▶ _Problems and tasks_
1) Reproduce the part of the batch file variable thread that opens with the words containing "It returns this" and closes with "take the variable?".
2) Continue the forum thread about the batch file variable, starting right after its last sentence.

▶ _Text shown_
# Solved: CMD Batch File Variable Help



## psytae (Sep 2, 2011)

When working directly with a cmd prompt this works.

setlocal
set DOMAIN=test
ECHO %DOMAIN%
test

when trying to do something similar in a cmd file

FOR /F "tokens=1,2,3,6" %%A in (output.txt) do (
:ECHO 1[%%A] 2[%%B] 3[%%C] 6[%%D]
IF "%%~D" == "" (
BREAK
) ELSE (
ECHO 6[%%D]
SET DOMAIN=%%D
ECHO %DOMAIN%
)
)

It returns this as output

C:\downloads\Needed_Initial_Information>(IF "test" == "" (BREAK) ELSE (
ECHO 6[test]
SET DOMAIN=test
ECHO
) )
6[test]
ECHO is on.

Why is my ECHO %DOMAIN% always blank? How can I get my SET to take the variable?

Source data
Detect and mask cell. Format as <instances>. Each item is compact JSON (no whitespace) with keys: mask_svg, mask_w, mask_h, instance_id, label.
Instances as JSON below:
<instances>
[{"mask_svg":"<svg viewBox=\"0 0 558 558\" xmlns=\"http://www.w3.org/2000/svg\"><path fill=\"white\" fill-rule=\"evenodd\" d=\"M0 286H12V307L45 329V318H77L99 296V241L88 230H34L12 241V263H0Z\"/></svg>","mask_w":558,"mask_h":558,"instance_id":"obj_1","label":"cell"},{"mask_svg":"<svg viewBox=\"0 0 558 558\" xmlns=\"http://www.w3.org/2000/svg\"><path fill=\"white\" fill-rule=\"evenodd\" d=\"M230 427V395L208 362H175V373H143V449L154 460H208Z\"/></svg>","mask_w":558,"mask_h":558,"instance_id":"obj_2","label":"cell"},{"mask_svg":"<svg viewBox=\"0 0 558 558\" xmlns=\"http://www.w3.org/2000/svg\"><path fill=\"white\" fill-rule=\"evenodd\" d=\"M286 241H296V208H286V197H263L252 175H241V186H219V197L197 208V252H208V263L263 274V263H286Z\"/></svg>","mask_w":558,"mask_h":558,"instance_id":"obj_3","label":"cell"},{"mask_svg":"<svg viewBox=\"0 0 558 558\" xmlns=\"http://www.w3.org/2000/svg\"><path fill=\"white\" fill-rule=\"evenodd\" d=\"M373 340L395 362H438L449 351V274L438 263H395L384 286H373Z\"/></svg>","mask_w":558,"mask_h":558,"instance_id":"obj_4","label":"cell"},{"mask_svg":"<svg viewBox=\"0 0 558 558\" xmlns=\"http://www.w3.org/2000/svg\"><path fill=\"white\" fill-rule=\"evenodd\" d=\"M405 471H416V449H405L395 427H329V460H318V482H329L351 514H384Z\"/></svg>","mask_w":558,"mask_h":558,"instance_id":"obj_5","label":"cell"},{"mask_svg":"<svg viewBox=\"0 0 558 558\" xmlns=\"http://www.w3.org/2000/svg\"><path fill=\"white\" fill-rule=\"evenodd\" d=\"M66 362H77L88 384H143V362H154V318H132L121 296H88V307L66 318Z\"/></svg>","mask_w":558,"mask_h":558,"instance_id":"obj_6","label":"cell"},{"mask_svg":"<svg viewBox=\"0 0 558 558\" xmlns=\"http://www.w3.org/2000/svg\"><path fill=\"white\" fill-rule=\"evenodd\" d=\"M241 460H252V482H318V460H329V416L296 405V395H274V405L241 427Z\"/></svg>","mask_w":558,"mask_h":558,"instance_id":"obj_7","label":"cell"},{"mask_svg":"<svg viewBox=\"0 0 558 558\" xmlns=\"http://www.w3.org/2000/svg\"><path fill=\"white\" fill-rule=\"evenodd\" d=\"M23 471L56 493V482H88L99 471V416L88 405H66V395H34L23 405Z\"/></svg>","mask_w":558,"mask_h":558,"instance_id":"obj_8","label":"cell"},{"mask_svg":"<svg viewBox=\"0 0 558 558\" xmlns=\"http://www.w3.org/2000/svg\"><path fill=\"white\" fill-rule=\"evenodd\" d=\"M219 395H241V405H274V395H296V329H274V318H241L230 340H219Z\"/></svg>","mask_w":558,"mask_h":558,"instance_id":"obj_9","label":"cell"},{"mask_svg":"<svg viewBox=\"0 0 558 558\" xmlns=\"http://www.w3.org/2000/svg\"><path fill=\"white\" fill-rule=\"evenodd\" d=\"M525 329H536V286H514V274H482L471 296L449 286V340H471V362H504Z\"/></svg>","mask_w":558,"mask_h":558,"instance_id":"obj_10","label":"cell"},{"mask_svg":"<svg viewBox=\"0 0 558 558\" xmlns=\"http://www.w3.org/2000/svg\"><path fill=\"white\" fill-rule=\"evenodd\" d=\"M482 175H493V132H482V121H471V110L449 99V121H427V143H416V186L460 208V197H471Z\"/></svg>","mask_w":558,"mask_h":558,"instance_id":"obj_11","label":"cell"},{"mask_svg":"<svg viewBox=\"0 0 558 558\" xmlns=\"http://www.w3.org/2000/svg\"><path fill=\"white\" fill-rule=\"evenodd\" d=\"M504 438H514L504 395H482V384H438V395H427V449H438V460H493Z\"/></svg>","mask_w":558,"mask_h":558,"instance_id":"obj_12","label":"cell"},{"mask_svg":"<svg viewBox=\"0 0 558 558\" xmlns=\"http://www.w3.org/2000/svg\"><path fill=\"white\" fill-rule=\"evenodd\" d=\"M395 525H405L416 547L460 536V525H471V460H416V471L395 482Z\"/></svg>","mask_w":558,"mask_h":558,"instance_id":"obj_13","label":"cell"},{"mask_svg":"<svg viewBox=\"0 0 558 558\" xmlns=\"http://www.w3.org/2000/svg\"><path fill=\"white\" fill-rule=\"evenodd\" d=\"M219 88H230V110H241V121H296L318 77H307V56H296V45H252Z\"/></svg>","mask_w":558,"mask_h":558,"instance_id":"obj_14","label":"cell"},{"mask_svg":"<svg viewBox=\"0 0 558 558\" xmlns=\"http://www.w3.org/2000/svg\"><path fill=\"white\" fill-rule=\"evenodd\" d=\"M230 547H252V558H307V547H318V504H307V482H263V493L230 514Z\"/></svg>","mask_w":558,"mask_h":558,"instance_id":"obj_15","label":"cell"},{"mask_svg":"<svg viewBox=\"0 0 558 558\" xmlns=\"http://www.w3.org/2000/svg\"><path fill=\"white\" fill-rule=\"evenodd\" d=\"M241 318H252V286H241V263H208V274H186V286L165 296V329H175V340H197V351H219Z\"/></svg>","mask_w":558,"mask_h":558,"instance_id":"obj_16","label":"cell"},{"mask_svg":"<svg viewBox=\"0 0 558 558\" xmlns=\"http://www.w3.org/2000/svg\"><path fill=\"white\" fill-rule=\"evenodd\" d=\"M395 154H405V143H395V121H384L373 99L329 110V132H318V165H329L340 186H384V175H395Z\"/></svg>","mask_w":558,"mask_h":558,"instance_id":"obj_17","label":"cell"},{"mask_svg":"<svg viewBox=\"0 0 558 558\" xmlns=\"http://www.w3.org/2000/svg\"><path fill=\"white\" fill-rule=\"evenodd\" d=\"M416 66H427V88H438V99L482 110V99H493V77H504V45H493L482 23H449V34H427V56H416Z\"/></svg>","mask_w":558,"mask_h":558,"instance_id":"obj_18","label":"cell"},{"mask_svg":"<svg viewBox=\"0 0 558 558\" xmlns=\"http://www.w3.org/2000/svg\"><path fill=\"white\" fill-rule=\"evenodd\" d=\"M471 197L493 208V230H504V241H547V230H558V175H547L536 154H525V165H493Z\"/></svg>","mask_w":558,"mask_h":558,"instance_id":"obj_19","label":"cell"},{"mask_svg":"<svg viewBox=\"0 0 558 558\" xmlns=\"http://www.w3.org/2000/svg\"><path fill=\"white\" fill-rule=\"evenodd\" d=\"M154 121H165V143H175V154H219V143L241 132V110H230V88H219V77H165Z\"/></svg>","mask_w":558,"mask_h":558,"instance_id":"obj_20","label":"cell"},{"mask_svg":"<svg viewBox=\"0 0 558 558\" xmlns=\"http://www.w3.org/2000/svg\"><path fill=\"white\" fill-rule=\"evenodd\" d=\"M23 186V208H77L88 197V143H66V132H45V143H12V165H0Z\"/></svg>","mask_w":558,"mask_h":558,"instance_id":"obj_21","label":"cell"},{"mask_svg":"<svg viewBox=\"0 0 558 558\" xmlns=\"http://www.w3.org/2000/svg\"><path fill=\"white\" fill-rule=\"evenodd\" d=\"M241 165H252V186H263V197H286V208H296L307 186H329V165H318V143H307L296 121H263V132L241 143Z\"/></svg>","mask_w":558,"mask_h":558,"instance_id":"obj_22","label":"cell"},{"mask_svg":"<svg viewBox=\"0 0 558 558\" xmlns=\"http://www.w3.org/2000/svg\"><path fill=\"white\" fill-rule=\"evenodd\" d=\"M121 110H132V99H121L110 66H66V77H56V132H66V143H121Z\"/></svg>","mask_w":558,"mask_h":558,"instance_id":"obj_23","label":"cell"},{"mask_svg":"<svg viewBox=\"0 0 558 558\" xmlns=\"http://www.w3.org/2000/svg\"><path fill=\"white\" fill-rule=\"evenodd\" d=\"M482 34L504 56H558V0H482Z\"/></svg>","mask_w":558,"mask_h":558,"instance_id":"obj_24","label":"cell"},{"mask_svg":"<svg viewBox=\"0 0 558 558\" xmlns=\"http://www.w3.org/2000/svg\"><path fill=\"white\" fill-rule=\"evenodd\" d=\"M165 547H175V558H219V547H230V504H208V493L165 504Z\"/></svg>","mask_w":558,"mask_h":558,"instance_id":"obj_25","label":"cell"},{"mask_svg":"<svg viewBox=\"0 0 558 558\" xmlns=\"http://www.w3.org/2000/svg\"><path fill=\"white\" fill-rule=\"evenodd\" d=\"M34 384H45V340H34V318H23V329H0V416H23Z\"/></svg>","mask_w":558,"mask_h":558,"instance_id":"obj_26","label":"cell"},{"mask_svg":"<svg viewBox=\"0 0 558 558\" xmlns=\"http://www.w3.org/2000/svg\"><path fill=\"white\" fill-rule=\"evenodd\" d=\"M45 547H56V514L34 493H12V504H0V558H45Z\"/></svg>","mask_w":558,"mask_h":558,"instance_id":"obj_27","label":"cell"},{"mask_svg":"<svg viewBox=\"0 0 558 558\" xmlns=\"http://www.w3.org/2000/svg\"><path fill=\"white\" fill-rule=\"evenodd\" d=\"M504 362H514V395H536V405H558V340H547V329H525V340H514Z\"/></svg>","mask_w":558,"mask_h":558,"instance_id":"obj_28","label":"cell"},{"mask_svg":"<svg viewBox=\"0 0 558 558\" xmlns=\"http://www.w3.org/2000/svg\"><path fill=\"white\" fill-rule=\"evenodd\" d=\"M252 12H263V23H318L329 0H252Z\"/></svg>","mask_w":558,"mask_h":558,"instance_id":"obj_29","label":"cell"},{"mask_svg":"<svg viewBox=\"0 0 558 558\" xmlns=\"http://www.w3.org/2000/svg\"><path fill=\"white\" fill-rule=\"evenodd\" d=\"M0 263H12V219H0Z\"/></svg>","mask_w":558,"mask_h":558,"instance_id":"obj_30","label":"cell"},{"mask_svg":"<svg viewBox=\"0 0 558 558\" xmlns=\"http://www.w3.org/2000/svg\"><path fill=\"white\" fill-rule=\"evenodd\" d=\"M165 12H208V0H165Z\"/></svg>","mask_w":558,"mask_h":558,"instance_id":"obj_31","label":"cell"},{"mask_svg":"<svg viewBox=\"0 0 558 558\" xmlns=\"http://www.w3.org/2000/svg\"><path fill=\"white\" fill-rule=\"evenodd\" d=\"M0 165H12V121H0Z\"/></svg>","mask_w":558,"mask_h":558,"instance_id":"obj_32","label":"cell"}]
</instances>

▶ _Expected answers_
1)
It returns this as output

C:\downloads\Needed_Initial_Information>(IF "test" == "" (BREAK) ELSE (
ECHO 6[test]
SET DOMAIN=test
ECHO
) )
6[test]
ECHO is on.

Why is my ECHO %DOMAIN% always blank? How can I get my SET to take the variable?

2)
----------



## Squashman (Apr 4, 2003)

Because you are not using Delayed Expansion.
http://www.robvanderwoude.com/variableexpansion.php


----------



## psytae (Sep 2, 2011)

actually I am I did not show the entire file but here is the top two lines of the CMD file

ECHO off
setlocal EnableExtensions EnableDelayedExpansion


----------



## Squashman (Apr 4, 2003)

psytae said:


> actually I am I did not show the entire file but here is the top two lines of the CMD file
> 
> ECHO off
> setlocal EnableExtensions EnableDelayedExpansion


Well then let me rephrase my last statement.
Because you are not using Delayed Expansion correctly. Read the link I posted.


----------



## psytae (Sep 2, 2011)

So you are saying I have to put it like ECHO !DOMAIN! to get it to echo what was SET previosly.


----------



## psytae (Sep 2, 2011)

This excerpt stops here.